§ TASK STATEMENT:
Only those lines running from the line that contains "Among the available items" through the end of the material are to be written out, each exactly as shown.
[start]
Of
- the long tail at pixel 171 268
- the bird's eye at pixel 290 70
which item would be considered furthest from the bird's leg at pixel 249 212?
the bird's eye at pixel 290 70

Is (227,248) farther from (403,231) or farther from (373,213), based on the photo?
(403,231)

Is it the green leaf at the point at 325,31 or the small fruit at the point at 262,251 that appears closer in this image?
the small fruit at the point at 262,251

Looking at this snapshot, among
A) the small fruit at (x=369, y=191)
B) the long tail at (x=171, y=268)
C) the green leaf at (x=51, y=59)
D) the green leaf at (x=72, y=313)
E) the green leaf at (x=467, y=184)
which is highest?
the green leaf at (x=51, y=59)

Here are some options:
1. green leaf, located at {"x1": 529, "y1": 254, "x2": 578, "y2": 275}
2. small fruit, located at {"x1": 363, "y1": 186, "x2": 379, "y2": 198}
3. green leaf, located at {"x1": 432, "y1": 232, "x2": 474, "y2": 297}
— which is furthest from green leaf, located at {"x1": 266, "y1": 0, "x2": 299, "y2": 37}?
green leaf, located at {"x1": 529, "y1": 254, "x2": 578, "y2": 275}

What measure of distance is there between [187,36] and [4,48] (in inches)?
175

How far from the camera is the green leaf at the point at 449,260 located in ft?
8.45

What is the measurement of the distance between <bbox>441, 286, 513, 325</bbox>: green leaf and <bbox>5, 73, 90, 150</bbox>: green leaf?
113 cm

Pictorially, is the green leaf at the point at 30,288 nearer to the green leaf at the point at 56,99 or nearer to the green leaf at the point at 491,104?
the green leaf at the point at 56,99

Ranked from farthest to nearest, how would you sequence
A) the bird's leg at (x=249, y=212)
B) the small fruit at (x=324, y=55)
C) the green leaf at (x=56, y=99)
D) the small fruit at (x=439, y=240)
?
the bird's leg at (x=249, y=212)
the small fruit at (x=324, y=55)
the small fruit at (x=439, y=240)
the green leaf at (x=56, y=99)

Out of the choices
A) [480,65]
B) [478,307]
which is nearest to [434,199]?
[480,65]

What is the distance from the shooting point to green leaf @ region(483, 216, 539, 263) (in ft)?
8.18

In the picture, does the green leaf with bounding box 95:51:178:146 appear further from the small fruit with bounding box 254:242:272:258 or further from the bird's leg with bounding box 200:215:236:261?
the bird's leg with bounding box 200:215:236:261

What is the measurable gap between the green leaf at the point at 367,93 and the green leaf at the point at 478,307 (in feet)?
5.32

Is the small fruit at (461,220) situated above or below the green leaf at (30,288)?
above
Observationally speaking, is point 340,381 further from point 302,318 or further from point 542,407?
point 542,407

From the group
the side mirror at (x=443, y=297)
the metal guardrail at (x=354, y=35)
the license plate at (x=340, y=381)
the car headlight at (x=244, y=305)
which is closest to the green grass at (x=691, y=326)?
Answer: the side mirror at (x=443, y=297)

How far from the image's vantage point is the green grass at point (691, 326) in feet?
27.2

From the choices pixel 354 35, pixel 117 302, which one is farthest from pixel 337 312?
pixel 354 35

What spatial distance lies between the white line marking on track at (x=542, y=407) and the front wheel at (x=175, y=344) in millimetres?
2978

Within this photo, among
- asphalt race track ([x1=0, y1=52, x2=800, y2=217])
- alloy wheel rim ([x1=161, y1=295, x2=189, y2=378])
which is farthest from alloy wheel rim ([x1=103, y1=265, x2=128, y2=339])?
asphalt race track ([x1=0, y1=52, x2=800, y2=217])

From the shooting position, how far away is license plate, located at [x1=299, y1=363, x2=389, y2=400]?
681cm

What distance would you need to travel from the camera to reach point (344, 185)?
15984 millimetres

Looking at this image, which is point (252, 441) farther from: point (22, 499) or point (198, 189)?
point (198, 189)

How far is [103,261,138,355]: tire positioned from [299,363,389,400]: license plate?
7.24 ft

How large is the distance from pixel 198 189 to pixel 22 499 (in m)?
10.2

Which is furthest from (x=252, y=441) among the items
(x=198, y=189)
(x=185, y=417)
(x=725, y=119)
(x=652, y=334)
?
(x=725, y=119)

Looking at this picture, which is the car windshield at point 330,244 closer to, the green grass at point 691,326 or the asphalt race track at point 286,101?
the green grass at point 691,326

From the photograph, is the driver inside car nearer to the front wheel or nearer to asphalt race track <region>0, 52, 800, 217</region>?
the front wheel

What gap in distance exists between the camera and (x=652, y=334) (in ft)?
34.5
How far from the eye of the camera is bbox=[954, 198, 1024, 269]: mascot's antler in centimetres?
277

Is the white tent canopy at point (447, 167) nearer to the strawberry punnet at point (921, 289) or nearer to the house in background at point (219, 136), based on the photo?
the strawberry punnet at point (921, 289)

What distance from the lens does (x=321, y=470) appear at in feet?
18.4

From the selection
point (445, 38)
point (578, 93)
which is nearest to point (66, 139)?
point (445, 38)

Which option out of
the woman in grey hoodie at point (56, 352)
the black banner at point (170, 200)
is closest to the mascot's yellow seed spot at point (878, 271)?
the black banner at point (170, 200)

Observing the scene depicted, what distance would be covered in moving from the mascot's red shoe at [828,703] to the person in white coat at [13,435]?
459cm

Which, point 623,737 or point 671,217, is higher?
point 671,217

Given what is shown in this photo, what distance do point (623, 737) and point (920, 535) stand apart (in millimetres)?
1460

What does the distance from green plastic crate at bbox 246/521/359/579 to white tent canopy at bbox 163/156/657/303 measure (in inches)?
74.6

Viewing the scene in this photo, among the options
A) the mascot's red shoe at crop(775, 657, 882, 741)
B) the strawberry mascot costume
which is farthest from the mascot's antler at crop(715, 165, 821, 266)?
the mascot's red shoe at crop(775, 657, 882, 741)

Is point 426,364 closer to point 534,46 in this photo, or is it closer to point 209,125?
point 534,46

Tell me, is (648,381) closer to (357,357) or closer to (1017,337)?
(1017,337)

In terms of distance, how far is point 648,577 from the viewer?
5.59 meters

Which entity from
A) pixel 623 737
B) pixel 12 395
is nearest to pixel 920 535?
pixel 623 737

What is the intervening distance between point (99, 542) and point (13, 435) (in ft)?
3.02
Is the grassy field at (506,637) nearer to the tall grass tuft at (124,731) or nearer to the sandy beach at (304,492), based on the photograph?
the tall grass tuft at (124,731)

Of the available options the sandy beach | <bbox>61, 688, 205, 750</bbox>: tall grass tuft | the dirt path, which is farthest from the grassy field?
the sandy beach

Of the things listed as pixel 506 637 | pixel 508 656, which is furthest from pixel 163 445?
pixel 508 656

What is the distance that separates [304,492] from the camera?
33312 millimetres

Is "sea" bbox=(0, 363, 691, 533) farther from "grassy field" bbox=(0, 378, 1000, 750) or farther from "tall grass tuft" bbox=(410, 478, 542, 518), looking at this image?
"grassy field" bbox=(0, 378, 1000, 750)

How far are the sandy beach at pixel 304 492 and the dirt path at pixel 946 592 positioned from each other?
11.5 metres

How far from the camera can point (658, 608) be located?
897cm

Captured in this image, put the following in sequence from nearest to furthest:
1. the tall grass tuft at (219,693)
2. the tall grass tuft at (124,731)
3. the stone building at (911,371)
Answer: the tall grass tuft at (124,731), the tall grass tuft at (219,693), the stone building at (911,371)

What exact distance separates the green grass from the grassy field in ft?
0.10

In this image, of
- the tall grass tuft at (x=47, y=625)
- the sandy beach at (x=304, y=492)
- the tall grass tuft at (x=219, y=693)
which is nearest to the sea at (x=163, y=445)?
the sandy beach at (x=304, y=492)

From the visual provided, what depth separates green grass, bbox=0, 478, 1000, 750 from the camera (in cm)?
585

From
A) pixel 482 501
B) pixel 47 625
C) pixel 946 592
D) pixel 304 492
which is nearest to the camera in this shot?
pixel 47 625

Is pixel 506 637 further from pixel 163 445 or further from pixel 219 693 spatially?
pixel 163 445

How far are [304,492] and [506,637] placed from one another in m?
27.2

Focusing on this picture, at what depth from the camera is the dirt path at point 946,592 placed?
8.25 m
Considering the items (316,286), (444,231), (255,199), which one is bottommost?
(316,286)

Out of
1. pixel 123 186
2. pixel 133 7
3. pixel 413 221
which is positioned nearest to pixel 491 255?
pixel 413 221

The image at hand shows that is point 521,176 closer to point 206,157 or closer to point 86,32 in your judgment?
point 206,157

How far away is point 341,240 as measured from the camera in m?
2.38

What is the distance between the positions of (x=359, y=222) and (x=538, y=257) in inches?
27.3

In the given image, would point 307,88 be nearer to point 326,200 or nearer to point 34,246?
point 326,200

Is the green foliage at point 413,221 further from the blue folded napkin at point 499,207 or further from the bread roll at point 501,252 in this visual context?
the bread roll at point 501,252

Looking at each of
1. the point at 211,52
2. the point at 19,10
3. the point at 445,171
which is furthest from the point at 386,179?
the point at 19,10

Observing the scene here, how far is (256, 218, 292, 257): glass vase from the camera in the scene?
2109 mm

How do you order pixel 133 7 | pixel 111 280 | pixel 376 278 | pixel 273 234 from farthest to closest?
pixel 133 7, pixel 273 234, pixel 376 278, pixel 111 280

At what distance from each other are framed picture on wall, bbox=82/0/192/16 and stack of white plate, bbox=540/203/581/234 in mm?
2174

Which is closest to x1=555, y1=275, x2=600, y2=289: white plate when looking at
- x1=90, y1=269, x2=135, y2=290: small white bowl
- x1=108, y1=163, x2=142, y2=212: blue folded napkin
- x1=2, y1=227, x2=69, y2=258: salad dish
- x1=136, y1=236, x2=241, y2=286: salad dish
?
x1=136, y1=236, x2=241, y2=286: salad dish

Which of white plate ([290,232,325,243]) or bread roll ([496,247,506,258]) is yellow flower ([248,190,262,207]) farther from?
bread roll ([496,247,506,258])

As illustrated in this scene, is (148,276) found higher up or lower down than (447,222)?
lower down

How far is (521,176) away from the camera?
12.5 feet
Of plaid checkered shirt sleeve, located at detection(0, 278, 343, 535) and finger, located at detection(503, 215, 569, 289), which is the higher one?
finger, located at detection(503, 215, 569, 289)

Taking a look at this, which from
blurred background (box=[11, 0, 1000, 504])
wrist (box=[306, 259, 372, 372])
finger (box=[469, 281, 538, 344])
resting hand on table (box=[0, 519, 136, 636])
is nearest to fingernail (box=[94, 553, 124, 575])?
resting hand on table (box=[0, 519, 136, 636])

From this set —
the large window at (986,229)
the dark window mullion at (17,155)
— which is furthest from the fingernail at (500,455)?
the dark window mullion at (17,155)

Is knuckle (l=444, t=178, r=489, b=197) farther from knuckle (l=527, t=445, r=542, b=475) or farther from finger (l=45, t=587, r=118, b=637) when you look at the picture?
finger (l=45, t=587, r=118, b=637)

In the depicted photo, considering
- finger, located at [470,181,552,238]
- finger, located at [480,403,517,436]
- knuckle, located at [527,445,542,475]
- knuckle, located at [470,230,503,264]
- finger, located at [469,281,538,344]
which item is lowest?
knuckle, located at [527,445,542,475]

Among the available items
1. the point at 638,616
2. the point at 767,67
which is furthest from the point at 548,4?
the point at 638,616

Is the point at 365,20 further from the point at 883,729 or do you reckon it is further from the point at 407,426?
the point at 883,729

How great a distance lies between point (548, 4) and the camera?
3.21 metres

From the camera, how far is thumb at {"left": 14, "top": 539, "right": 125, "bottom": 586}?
[end]
§ CORRECT ANSWER:
Among the available items
1. the point at 638,616
2. the point at 767,67
which is furthest from the point at 548,4?
the point at 638,616

Is the point at 365,20 further from the point at 883,729 or do you reckon it is further from the point at 407,426?
the point at 883,729

How great a distance lies between point (548, 4) and the camera?
3.21 metres

From the camera, how far is thumb at {"left": 14, "top": 539, "right": 125, "bottom": 586}?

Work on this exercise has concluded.